━━ EXTRACTED MATERIAL ━━

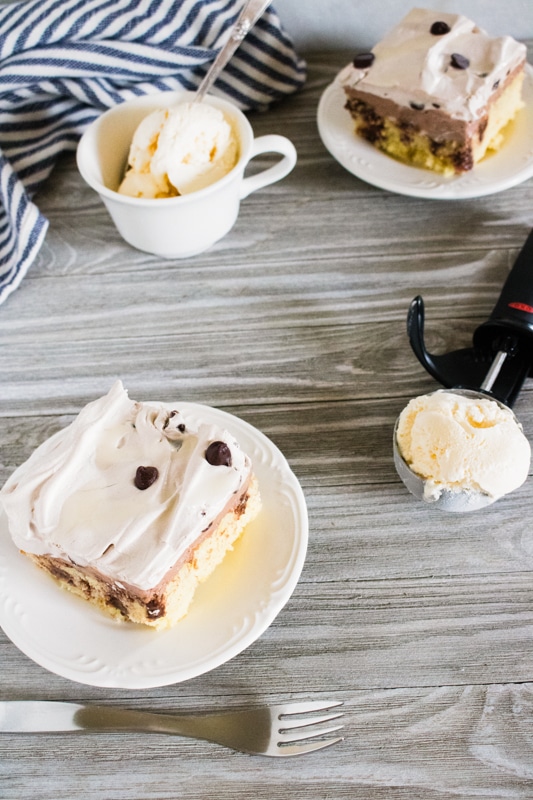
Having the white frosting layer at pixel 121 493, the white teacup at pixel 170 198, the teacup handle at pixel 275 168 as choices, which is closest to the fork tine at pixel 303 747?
the white frosting layer at pixel 121 493

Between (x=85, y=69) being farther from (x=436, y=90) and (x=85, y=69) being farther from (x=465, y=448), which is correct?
(x=465, y=448)

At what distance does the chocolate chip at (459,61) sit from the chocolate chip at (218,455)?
0.84m

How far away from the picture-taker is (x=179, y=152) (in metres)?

━━━

Convert all of the records above into a JSON list of strings with one string per line. Leave out blank lines and the pictures.

[
  "Having the white frosting layer at pixel 121 493, the white teacup at pixel 170 198, the teacup handle at pixel 275 168 as choices, which is closest to the fork tine at pixel 303 747?",
  "the white frosting layer at pixel 121 493",
  "Between (x=85, y=69) being farther from (x=436, y=90) and (x=85, y=69) being farther from (x=465, y=448), which is correct?",
  "(x=465, y=448)",
  "At what distance does the chocolate chip at (459,61) sit from the chocolate chip at (218,455)?",
  "0.84m",
  "How far away from the picture-taker is (x=179, y=152) (in metres)?"
]